*SEZIONE DI TESTO*
# sembrò o sembrava



## danieldaylewis

"I giorni seguenti Matilde si fece un animatore turistico, un turista tedesco e un americano. Ma la sua passione sembrava rivolgersi principalmente agli uomini di colore. E poiché i servizi di ristoro, di igiene e turistici erano, prevalentemente, svolti da uomini di colore, nelle settimane successive Matilde sembrò collezionarli come figurine."

Secondo voi questo periodo è corretto, sono particolarmente interessato al verbo "sembrò", o era più appropriato "sembrava"?


----------



## laurentius87

danieldaylewis said:


> "I giorni seguenti Matilde si fece un animatore turistico, un turista tedesco e un americano. Ma la sua passione sembrava rivolgersi principalmente agli uomini di colore. E poiché i servizi di ristoro, di igiene e turistici erano, prevalentemente, svolti da uomini di colore, nelle settimane successive Matilde sembrò collezionarli come figurine."
> 
> Secondo voi questo periodo è corretto, sono particolarmente interessato al verbo "sembrò", o era più appropriato "sembrava"?



Beh, direi che _sembrò_ è corretto e, in un testo narrativo, mi suona molto bene. Con _sembrava_, pure corretto, viene accentuata l'idea di continuità dell'azione.


----------



## Necsus

Francamente quella che non mi pare corretta è la presenza del verbo _sembrare_ in quella seconda frase: o lo ha fatto o non lo ha fatto, a chi dovrebbe sembrare? Ma il tempo è usato correttamente: "... nelle settimane successive Matilde _li collezionò_ come figurine".


----------



## zone noire

Necsus said:


> Francamente quella che non mi pare corretta è la presenza del verbo _sembrare_ in quella seconda frase: o lo ha fatto o non lo ha fatto, a chi dovrebbe sembrare? Ma il tempo è usato correttamente: "... nelle settimane successive Matilde _li collezionò_ come figurine".


 
Sono d'accordo con Necsus 

Se per una qualche ragione sussistesse ancora il dubbio dell'autore che Matilde non li abbia collezionati si potrebbe al limite dire: _nelle settimane successive Matilde diede l'impressione di collezionarli come figurine_ (lasciando ancora un flebile dubbio che cio' non sia vero).


----------



## gc200000

Credo che il verbo sembrare sia relativo alle figurine.

Li collezionava.

Sembravano figurine.

Considerato che il verbo "sembrare" si trova anche nella frase precedente, era meglio non ripeterlo e usare le alternative di necsus e zona nera.


----------



## Necsus

gc200000 said:


> Credo che il verbo sembrare sia relativo alle figurine.


Be', se questa era l'intenzione, per me è rimasta tale...! Con quella costruzione, _sembrò_ si riferisce al verbo _collezionare_, prima che al modo in cui questo eventualmente viene fatto. 
E non mi addentrerei ulteriormente nell'analisi, perché c'è il rischio di notare anche che, sempre grazie all'eccepibilissima costruzione, l'oggetto della collezione sembrano essere i servizi vari (soggetto grammaticale della frase precedente), anziché gli uomini di colore che li svolgono. Ma naturalmente, nel caso si trattasse di un brano d'autore, tutto diventerebbe lecito...

*DATI SOTTOSTANTI*

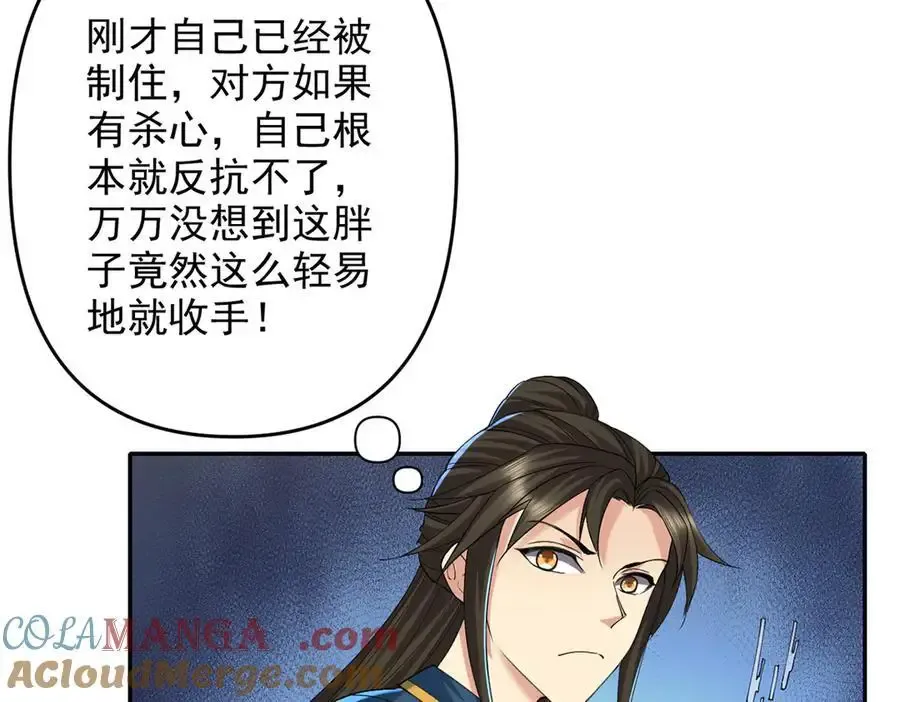 第228话 你的事就是我的事 第13页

*COSA SI CHIEDE*
Per favore, prosegui la discussione sulla scelta tra «sembrò» e «sembrava» a partire dall'ultimo intervento. Il materiale riportato sopra è indipendente dalla discussione.

*RISULTATO DEL COMPITO*
----------



## danieldaylewis

Necsus said:


> E non mi addentrerei ulteriormente nell'analisi, perché c'è il rischio di notare anche che, sempre grazie all'eccepibilissima costruzione, l'oggetto della collezione sembrano essere i servizi vari (soggetto grammaticale della frase precedente), anziché gli uomini di colore che li svolgono. Ma naturalmente, nel caso si trattasse di un brano d'autore, tutto diventerebbe lecito...



Una domanda per necsus, o per chi vorrà rispondere. Anch'io ho avuto il minimo dubbio che il periodo potrebbe far capire che quello che Matilde colleziona sono i servizi e non gli uomini di colore. Te come la riscriveresti?

Grazie


----------



## linodor

danieldaylewis said:
			
		

> Necsus said:
> 
> 
> 
> E non mi addentrerei ulteriormente nell'analisi, perché c'è il rischio di notare anche che, sempre grazie all'eccepibilissima costruzione, l'oggetto della collezione sembrano essere i servizi vari (soggetto grammaticale della frase precedente), anziché gli uomini di colore che li svolgono. Ma naturalmente, nel caso si trattasse di un brano d'autore, tutto diventerebbe lecito...
> 
> 
> 
> 
> Una domanda per necsus, o per chi vorrà rispondere. Anch'io ho avuto il minimo dubbio che il periodo potrebbe far capire che quello che Matilde colleziona sono i servizi e non gli uomini di colore. *Te* come la riscriveresti?
> 
> Grazie
Click to expand...

"Tu", prego, non "te"


----------



## olaszinho

*Te *come la riscriveresti?

L'uso di questo "te" in funzione di soggetto dev'essere stigmatizzato in questo forum.


----------



## Necsus

danieldaylewis said:


> Una domanda per necsus, o per chi vorrà rispondere.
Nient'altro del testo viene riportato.